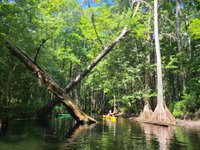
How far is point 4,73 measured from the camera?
23.8 m

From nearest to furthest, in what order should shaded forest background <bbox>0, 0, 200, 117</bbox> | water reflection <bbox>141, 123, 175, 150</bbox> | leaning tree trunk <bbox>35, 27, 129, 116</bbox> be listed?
1. water reflection <bbox>141, 123, 175, 150</bbox>
2. shaded forest background <bbox>0, 0, 200, 117</bbox>
3. leaning tree trunk <bbox>35, 27, 129, 116</bbox>

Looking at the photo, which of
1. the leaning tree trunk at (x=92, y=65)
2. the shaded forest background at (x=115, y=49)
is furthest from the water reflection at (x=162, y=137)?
the leaning tree trunk at (x=92, y=65)

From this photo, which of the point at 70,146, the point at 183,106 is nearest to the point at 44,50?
the point at 183,106

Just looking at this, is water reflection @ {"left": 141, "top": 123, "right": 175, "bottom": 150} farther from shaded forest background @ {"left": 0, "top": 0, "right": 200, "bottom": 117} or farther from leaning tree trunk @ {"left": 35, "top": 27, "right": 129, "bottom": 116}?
leaning tree trunk @ {"left": 35, "top": 27, "right": 129, "bottom": 116}

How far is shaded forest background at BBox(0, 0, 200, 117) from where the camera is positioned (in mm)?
20641

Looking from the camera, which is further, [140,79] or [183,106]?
[140,79]

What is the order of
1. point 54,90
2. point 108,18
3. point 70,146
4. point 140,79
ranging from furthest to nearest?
point 140,79 < point 108,18 < point 54,90 < point 70,146

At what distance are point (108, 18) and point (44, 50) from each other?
7632 mm

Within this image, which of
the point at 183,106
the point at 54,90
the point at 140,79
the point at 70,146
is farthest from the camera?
the point at 140,79

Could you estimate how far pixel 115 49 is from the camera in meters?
32.4

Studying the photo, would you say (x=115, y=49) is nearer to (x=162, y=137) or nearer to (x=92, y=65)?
(x=92, y=65)

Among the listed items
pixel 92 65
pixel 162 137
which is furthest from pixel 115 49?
pixel 162 137

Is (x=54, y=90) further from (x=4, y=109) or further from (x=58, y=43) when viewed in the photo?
(x=58, y=43)

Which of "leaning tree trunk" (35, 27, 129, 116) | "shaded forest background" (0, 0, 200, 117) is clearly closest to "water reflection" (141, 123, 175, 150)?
"shaded forest background" (0, 0, 200, 117)
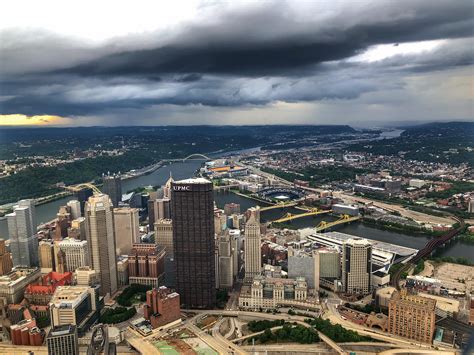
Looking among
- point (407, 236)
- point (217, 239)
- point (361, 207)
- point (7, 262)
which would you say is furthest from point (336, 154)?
point (7, 262)

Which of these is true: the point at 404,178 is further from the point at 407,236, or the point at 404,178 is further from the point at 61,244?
the point at 61,244

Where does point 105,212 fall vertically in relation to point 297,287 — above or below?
above

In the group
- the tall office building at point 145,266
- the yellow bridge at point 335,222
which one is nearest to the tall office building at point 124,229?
the tall office building at point 145,266

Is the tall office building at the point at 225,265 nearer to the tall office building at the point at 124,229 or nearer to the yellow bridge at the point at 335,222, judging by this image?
the tall office building at the point at 124,229

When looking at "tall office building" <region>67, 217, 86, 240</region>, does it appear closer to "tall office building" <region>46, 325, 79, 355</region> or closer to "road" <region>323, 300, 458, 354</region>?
"tall office building" <region>46, 325, 79, 355</region>

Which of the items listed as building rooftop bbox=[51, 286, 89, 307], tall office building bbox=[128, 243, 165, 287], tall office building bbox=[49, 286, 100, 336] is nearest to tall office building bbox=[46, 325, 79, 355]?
tall office building bbox=[49, 286, 100, 336]

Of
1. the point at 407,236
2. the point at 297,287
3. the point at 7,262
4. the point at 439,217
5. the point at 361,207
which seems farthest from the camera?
the point at 361,207

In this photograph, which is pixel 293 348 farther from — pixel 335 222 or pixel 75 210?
pixel 75 210

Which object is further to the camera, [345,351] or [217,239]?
[217,239]
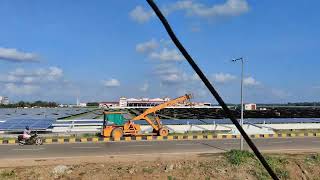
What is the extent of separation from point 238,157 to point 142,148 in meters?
8.07

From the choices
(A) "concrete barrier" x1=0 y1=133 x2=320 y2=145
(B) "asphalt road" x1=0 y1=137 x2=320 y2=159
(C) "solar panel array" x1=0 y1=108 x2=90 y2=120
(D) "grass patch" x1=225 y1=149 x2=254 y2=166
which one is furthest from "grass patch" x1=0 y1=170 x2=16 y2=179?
(C) "solar panel array" x1=0 y1=108 x2=90 y2=120

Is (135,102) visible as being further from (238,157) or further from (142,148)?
(238,157)

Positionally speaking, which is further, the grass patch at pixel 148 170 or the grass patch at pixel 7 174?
the grass patch at pixel 148 170

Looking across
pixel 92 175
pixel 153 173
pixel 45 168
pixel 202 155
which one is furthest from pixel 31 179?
pixel 202 155

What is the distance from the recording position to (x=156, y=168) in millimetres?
22562

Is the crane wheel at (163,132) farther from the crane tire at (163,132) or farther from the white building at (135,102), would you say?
the white building at (135,102)

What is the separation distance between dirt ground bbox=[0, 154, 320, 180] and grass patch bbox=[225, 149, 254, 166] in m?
0.13

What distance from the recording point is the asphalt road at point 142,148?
27.7 m

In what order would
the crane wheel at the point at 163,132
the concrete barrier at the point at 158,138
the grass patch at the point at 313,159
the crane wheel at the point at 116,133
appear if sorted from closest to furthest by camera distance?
1. the grass patch at the point at 313,159
2. the concrete barrier at the point at 158,138
3. the crane wheel at the point at 116,133
4. the crane wheel at the point at 163,132

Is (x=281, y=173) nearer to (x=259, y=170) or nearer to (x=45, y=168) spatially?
(x=259, y=170)

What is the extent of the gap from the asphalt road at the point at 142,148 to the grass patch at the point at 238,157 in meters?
3.54

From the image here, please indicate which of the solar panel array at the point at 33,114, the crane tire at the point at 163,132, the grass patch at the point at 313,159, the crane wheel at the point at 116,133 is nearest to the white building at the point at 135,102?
the solar panel array at the point at 33,114

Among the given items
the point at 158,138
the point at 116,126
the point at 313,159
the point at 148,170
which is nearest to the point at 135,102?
the point at 158,138

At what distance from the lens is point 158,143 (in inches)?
1326
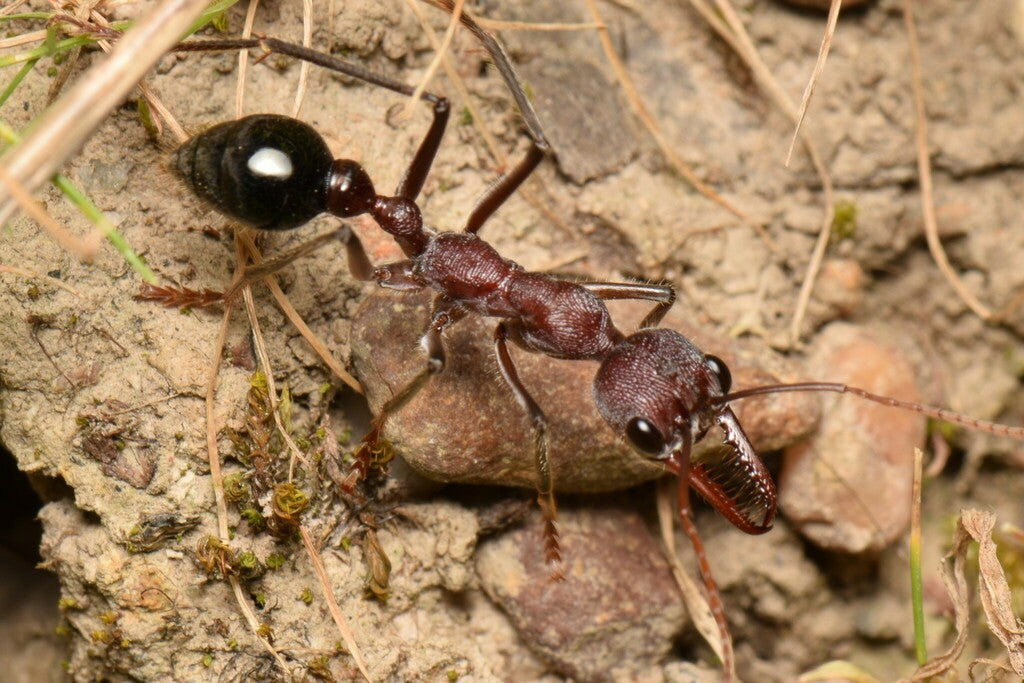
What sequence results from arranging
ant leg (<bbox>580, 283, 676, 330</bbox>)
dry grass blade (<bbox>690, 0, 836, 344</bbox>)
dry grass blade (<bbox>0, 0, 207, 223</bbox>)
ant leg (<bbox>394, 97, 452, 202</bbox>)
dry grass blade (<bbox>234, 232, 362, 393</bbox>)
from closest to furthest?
dry grass blade (<bbox>0, 0, 207, 223</bbox>) → dry grass blade (<bbox>234, 232, 362, 393</bbox>) → ant leg (<bbox>394, 97, 452, 202</bbox>) → ant leg (<bbox>580, 283, 676, 330</bbox>) → dry grass blade (<bbox>690, 0, 836, 344</bbox>)

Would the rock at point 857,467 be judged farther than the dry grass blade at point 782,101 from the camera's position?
No

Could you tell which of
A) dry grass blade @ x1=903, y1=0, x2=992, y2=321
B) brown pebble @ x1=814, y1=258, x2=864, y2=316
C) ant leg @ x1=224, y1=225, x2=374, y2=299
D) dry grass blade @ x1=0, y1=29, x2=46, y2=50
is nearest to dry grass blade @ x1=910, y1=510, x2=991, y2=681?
brown pebble @ x1=814, y1=258, x2=864, y2=316

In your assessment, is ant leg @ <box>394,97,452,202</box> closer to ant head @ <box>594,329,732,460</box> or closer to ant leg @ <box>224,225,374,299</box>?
ant leg @ <box>224,225,374,299</box>

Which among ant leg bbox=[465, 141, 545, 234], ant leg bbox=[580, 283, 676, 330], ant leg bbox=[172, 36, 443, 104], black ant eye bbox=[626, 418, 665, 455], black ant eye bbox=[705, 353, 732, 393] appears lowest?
black ant eye bbox=[626, 418, 665, 455]

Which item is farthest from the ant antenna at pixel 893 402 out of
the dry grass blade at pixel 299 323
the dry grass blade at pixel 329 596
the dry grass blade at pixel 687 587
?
the dry grass blade at pixel 329 596

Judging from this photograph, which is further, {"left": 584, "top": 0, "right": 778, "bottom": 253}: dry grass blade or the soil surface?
{"left": 584, "top": 0, "right": 778, "bottom": 253}: dry grass blade

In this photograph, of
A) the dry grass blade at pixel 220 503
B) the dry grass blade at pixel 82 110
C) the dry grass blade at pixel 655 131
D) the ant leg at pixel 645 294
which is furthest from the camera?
the dry grass blade at pixel 655 131

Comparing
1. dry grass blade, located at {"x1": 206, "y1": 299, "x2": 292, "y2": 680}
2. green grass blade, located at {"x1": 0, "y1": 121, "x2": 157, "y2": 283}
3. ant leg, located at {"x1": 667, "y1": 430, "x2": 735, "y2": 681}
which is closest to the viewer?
green grass blade, located at {"x1": 0, "y1": 121, "x2": 157, "y2": 283}

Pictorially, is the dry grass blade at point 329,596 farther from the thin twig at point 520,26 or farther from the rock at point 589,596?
the thin twig at point 520,26
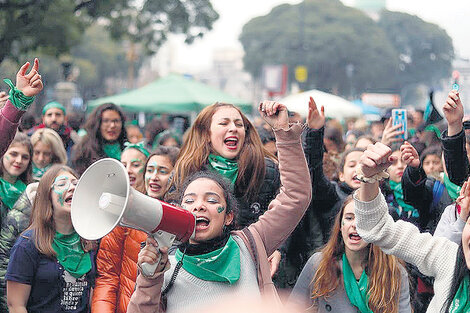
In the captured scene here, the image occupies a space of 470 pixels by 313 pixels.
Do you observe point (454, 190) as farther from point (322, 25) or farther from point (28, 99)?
point (322, 25)

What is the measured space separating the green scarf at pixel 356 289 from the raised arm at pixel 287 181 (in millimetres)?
592

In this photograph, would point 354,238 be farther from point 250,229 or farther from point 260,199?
point 250,229

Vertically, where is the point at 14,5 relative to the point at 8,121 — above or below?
above

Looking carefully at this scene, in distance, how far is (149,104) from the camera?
13.7 m

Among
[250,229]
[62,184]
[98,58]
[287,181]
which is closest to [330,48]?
[98,58]

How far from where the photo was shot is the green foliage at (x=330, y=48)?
6562 centimetres

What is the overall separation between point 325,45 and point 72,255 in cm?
6443

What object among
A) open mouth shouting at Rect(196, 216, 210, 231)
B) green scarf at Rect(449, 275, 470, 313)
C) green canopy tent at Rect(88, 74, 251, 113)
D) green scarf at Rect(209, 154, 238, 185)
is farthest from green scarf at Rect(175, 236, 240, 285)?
green canopy tent at Rect(88, 74, 251, 113)

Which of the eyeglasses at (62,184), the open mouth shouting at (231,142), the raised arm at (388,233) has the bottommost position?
the eyeglasses at (62,184)

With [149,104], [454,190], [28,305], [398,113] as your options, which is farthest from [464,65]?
[149,104]

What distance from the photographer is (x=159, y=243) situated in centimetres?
246

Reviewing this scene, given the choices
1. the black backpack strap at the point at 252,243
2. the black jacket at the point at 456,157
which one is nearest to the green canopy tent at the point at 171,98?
the black jacket at the point at 456,157

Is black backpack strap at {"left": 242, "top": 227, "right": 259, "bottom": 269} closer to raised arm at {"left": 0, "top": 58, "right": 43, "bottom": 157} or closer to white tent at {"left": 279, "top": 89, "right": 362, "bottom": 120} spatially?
raised arm at {"left": 0, "top": 58, "right": 43, "bottom": 157}

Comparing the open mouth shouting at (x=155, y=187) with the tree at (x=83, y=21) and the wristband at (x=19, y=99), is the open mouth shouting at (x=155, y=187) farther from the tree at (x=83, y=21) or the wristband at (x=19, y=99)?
the tree at (x=83, y=21)
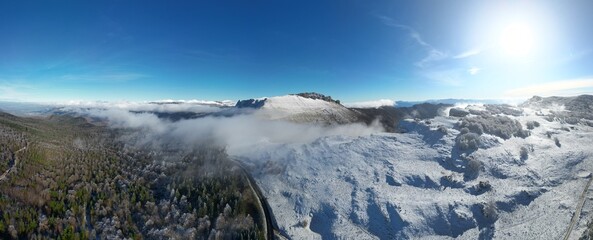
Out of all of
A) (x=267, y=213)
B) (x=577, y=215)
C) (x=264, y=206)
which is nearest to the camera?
(x=577, y=215)

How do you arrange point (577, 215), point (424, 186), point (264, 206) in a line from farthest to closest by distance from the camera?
point (424, 186), point (264, 206), point (577, 215)

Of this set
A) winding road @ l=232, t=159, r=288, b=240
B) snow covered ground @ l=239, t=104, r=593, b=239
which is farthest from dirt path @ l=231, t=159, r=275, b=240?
snow covered ground @ l=239, t=104, r=593, b=239

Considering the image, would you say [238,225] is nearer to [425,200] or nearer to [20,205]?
[425,200]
◆ ◆ ◆ ◆ ◆ ◆ ◆
Find the line containing "Out of all of" in the material above. Print it and every line after it through the end, exactly and only those.

FULL SOLUTION
Out of all of
A) (x=267, y=213)
B) (x=577, y=215)
C) (x=264, y=206)
which is nearest to the camera?
(x=577, y=215)

How do you arrange point (577, 215), point (424, 186), point (264, 206) in a line from farthest to closest by distance from the camera?
point (424, 186), point (264, 206), point (577, 215)

Of this set
A) winding road @ l=232, t=159, r=288, b=240
B) snow covered ground @ l=239, t=104, r=593, b=239
which is farthest from dirt path @ l=231, t=159, r=275, b=240?
snow covered ground @ l=239, t=104, r=593, b=239

Considering the image, would you say [238,225] is nearer to [425,200] or nearer to [20,205]?
[425,200]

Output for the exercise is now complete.